2013-10-02T09:39:00Z Local employees to volunteer at Pathway HomeDavid Stoneberg Napa Valley Register
October 02, 2013 9:39 am  • 

More than a dozen people, mostly employees of Silicon Valley Bank’s Wine Division based in St. Helena, will spend Friday morning working on the outdoor space at The Pathway Home at the Veterans Home in Yountville.

The group will spend the morning painting railings, planting flowers and succulents, painting welcome, entrance and directional signs and hanging them, and also organizing the group’s recycling area, according to Susie Fielder, Branch Client Advisor, Supervisor for SVB.

The effort is part of Silicon Valley Bank’s “30 Years/30 Causes” effort, a global community service campaign in honor of the company’s 30th anniversary.

According to a company press release, the bank’s 1,650 employees in more than 30 cities across the United States and internationally are volunteering for nonprofit organizations. The campaign began in July and continues through December.

“Our people are as driven to support meaningful causes as they are to support our clients, so it came as no surprise when we asked our employees how we should celebrate our 30th year in business, they said they wanted to give back,” said Greg Becker, Silicon Valley Bank president and CEO. “We know that positive change starts with individuals. We’re looking forward to giving our employees an opportunity to engage our clients and collectively make an impact where they live and work.”

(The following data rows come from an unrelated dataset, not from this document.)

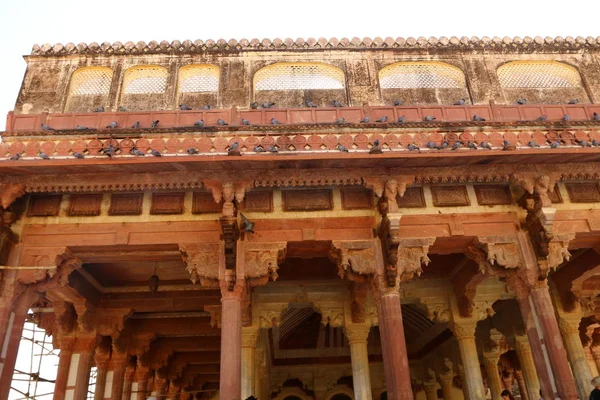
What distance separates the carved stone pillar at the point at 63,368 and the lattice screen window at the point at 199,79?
6398 mm

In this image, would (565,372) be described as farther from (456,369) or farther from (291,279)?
(456,369)

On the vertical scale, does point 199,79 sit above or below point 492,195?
above

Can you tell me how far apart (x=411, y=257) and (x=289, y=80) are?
4.92m

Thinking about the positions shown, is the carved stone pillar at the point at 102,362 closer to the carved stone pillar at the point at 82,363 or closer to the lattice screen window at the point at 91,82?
the carved stone pillar at the point at 82,363

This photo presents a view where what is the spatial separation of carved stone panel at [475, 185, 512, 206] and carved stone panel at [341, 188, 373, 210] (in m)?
2.09

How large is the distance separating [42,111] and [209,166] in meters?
4.65

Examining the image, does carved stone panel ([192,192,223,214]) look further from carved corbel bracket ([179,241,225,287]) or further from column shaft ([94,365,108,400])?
column shaft ([94,365,108,400])

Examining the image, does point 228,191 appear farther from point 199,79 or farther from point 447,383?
point 447,383

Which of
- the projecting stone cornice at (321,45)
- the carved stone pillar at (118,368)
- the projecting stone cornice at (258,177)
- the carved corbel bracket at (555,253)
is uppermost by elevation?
the projecting stone cornice at (321,45)

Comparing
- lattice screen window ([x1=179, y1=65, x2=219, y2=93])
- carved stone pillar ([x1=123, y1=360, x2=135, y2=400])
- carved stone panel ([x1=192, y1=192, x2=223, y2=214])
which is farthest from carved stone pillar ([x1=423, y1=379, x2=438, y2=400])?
lattice screen window ([x1=179, y1=65, x2=219, y2=93])

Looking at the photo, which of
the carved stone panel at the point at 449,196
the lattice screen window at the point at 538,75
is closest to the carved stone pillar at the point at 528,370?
the carved stone panel at the point at 449,196

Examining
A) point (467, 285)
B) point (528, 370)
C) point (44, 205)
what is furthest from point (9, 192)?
point (528, 370)

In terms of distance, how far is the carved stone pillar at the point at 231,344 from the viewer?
7714 mm

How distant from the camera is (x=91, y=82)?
1112cm
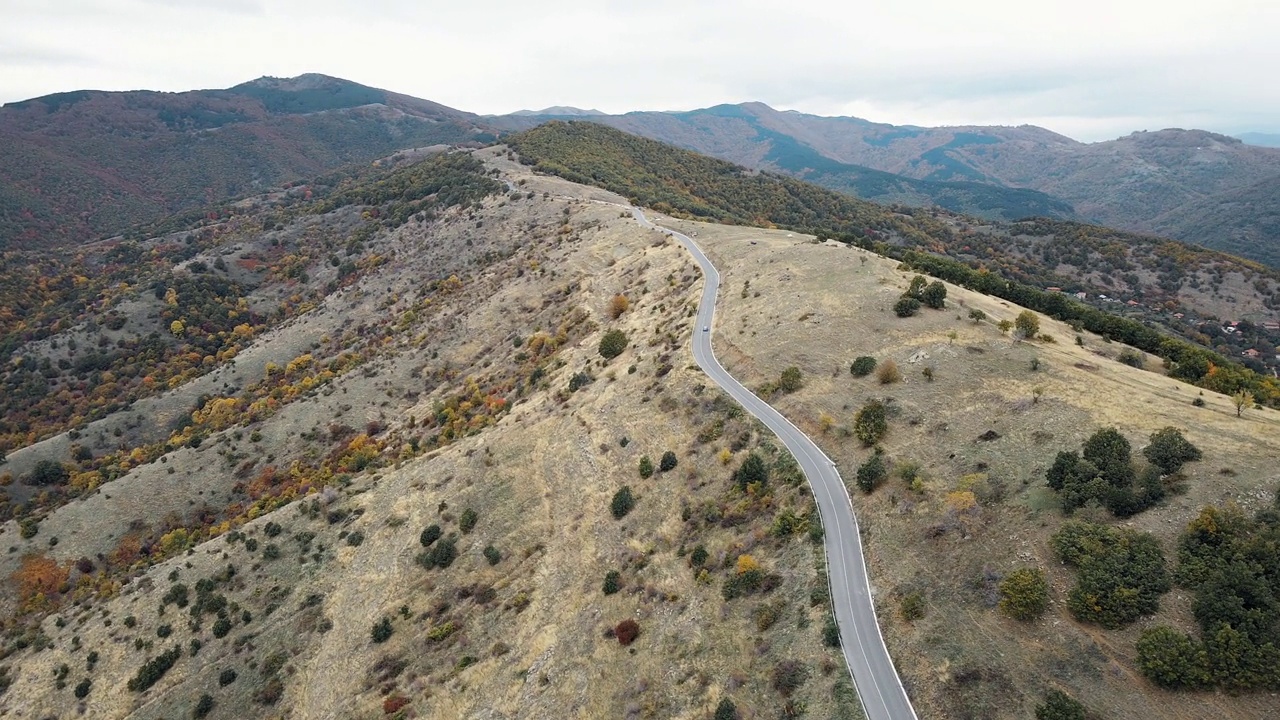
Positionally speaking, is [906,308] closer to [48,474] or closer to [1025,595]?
[1025,595]

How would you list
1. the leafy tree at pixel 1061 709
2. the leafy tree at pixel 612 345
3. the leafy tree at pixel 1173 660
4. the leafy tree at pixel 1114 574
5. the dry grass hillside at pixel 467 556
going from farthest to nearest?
the leafy tree at pixel 612 345 → the dry grass hillside at pixel 467 556 → the leafy tree at pixel 1114 574 → the leafy tree at pixel 1061 709 → the leafy tree at pixel 1173 660

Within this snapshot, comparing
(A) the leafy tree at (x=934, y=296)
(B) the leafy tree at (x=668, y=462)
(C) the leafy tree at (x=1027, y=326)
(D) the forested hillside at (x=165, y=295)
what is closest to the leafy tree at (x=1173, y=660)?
(B) the leafy tree at (x=668, y=462)

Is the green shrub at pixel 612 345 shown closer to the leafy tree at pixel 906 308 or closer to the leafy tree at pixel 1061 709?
the leafy tree at pixel 906 308

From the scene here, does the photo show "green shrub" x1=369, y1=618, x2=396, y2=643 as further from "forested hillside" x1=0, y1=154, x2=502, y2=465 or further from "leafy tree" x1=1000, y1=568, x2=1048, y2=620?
"forested hillside" x1=0, y1=154, x2=502, y2=465

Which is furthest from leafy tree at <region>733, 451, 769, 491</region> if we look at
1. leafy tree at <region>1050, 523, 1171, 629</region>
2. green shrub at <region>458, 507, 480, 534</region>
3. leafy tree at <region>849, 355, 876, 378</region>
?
green shrub at <region>458, 507, 480, 534</region>

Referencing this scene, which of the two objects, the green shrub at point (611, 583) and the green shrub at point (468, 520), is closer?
the green shrub at point (611, 583)

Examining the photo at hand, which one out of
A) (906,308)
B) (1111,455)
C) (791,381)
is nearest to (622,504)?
(791,381)

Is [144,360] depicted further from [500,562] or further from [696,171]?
[696,171]
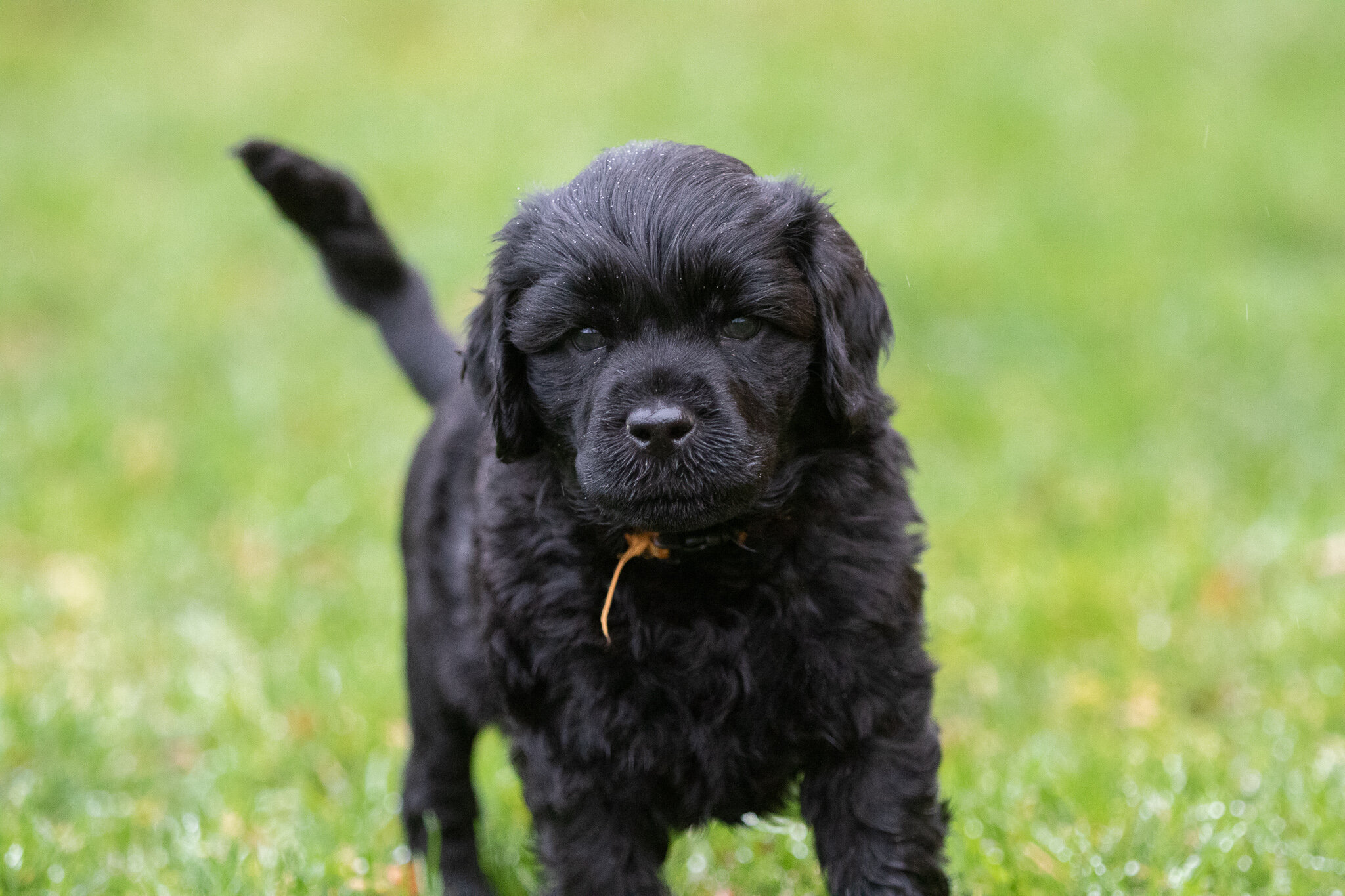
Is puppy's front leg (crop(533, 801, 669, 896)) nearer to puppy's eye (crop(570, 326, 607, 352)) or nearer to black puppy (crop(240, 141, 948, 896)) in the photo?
black puppy (crop(240, 141, 948, 896))

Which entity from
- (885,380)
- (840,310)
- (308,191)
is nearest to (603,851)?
(840,310)

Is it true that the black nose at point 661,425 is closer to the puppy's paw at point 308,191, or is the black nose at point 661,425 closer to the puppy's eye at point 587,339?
the puppy's eye at point 587,339

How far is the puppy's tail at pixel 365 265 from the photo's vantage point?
368cm

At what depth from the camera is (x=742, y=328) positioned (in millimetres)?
2678

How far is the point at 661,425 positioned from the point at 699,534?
317 millimetres

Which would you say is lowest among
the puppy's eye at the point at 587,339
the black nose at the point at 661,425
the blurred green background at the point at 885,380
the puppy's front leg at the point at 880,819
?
the blurred green background at the point at 885,380

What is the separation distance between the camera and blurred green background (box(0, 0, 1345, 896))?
12.4 ft

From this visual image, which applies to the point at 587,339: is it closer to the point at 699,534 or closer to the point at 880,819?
the point at 699,534

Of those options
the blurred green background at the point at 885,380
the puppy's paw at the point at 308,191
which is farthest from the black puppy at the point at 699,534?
the puppy's paw at the point at 308,191

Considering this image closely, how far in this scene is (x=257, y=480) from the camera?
21.5 ft

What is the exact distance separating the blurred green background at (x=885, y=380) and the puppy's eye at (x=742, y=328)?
1121 millimetres

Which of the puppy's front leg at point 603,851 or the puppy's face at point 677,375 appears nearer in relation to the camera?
the puppy's face at point 677,375

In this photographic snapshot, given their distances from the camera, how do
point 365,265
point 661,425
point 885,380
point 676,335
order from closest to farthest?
point 661,425 → point 676,335 → point 365,265 → point 885,380

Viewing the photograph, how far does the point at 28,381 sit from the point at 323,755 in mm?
4205
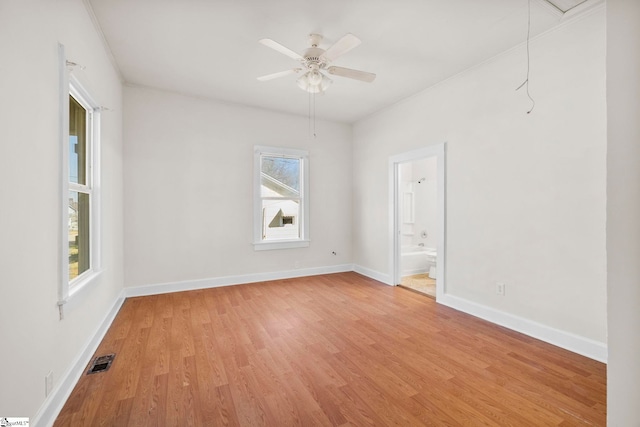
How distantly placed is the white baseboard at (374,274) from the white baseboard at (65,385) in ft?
12.3

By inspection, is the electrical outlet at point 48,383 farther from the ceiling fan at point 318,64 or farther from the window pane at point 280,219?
the window pane at point 280,219


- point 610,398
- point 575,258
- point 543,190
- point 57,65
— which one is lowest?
point 610,398

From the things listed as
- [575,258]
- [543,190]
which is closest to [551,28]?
[543,190]

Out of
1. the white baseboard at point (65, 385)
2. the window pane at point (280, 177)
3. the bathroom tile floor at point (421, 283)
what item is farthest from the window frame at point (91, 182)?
the bathroom tile floor at point (421, 283)

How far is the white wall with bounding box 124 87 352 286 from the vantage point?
3891 millimetres

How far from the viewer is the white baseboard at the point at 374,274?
457cm

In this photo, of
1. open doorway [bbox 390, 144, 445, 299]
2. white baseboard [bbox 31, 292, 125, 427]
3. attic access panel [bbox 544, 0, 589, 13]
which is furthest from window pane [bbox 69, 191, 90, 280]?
attic access panel [bbox 544, 0, 589, 13]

Locally, the campaign leaders are Fielder and Sara Chrisman Bjerkan, SVB vice president. As to why the local division chose The Pathway Home, Fielder wrote on a questionnaire: “One of our winery clients actually brought Pathway Home to our attention. Our team was already interested in doing a project that helped veterans, so after further research about the organization we decided it would be the perfect group to volunteer for.

“Pathway is doing amazing work with veterans of the Iraq and Afghanistan wars to assist them with post-traumatic stress, traumatic brain injury, and other post-combat mental health challenges to help them integrate back into their families and communities after returning home. Because they are a smaller organization and do not receive any government support, they are even more of a worthy cause.”